Methods: Thirty cadaveric cavernous sinuses were examined using x3 to x40 magnification after the arteries and veins were injected with colored silicone. Distances between the entrance of the oculomotor and trochlear nerves and the posterior clinoid process were recorded. Stepwise dissections of the cavernous sinuses, performed to demonstrate the intradural and extradural routes, are accompanied by intraoperative photographs of those approaches.
Results: The anatomy of the cavernous sinus is complex because of the high density of critically important neural and vascular structures.

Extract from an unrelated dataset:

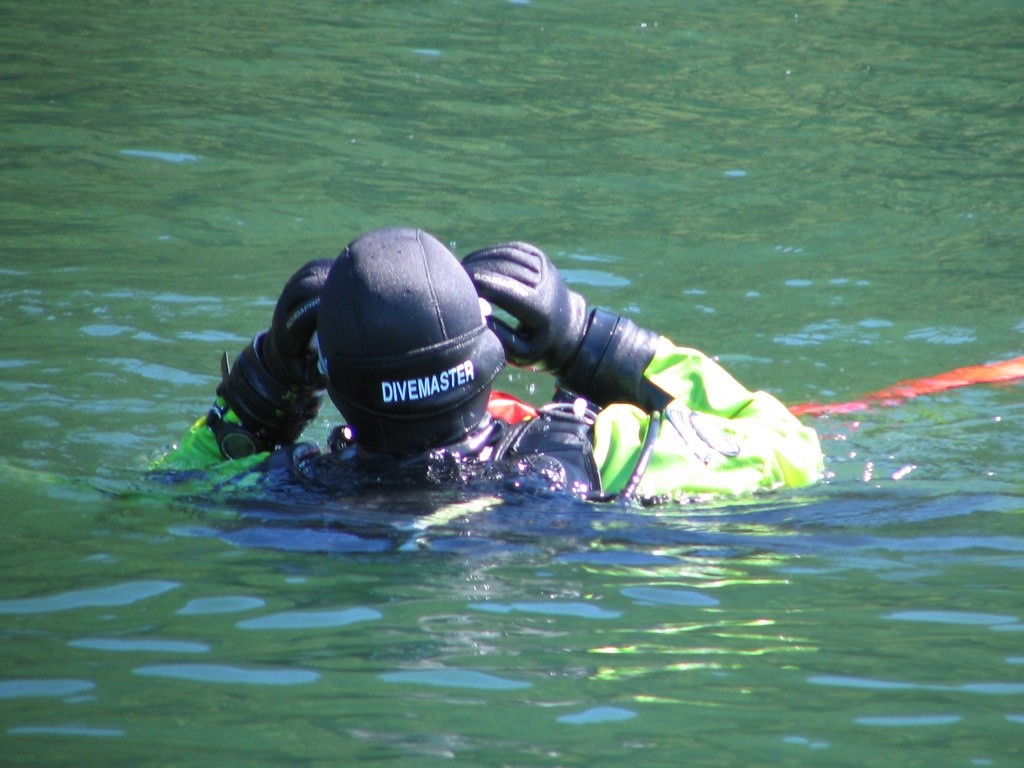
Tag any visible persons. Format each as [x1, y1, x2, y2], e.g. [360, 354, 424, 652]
[160, 228, 822, 502]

Selective cases demonstrate how a detailed knowledge of cavernous sinus anatomy can provide for safer surgery with low morbidity.
Conclusion: A precise understanding of the bony relationships and neurovascular contents of the cavernous sinus, together with the use of cranial base and microsurgical techniques, has allowed neurosurgeons to approach the cavernous sinus with reduced morbidity and mortality, changing the natural history of selected lesions in this region. Complete resection of cavernous sinus meningiomas has proven to be difficult and, in many cases, impossible without causing significant morbidity. However, surgical reduction of such lesions enhances the chances for success of subsequent therapy.